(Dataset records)
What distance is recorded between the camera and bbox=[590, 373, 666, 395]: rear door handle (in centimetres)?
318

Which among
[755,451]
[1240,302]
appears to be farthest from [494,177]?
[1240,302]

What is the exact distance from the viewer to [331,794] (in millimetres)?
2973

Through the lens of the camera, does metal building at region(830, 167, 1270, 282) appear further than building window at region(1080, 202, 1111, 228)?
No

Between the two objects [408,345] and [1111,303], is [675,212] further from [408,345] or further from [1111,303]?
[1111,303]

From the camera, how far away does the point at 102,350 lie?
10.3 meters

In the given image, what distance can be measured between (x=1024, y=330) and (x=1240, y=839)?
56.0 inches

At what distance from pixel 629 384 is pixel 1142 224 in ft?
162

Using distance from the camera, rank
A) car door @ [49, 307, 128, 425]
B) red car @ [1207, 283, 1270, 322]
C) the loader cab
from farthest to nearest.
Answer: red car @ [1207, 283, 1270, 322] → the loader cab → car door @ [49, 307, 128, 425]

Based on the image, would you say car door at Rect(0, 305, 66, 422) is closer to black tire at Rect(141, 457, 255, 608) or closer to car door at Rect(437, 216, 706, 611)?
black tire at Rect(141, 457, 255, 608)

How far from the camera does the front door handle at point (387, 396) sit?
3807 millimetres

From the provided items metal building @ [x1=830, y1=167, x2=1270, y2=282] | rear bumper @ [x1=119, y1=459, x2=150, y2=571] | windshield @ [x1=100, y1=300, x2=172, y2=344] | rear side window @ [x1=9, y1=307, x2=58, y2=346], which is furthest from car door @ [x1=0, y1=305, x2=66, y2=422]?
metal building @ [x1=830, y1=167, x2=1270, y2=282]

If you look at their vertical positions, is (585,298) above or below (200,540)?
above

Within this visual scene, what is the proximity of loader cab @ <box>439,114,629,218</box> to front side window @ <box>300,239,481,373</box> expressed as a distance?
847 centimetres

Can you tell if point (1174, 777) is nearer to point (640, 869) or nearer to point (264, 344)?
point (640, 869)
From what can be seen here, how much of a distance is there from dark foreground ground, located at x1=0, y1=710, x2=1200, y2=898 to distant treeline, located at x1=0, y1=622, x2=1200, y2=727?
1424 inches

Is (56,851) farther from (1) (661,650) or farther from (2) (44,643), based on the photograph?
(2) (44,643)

→ Exercise requirements
Copy the lines above word for word, starting at the first line of the dataset records and continuing through the line containing "Answer: red car", with both of those lines included.

→ Exercise answer
What distance is recorded between the camera and bbox=[590, 373, 666, 395]: rear door handle (in centimetres)?
318

Which among
[755,451]
[1240,302]
appears to be farthest from [494,177]?
[1240,302]

What is the exact distance from the viewer to [331,794] (in millimetres)?
2973

Through the lens of the camera, does metal building at region(830, 167, 1270, 282) appear further than building window at region(1080, 202, 1111, 228)?
No

Between the two objects [408,345] and [1111,303], is [675,212] further from [408,345] or further from [1111,303]?
[1111,303]

From the camera, how far away does the point at 102,350 lie?
10.3 meters

In the given image, what distance can be measured between (x=1024, y=330) and (x=1240, y=839)?
56.0 inches

At what distance from pixel 629 384 is pixel 1142 224 in ft?
162

Using distance from the camera, rank
A) car door @ [49, 307, 128, 425]
B) red car @ [1207, 283, 1270, 322]
C) the loader cab
from farthest to nearest.
Answer: red car @ [1207, 283, 1270, 322] → the loader cab → car door @ [49, 307, 128, 425]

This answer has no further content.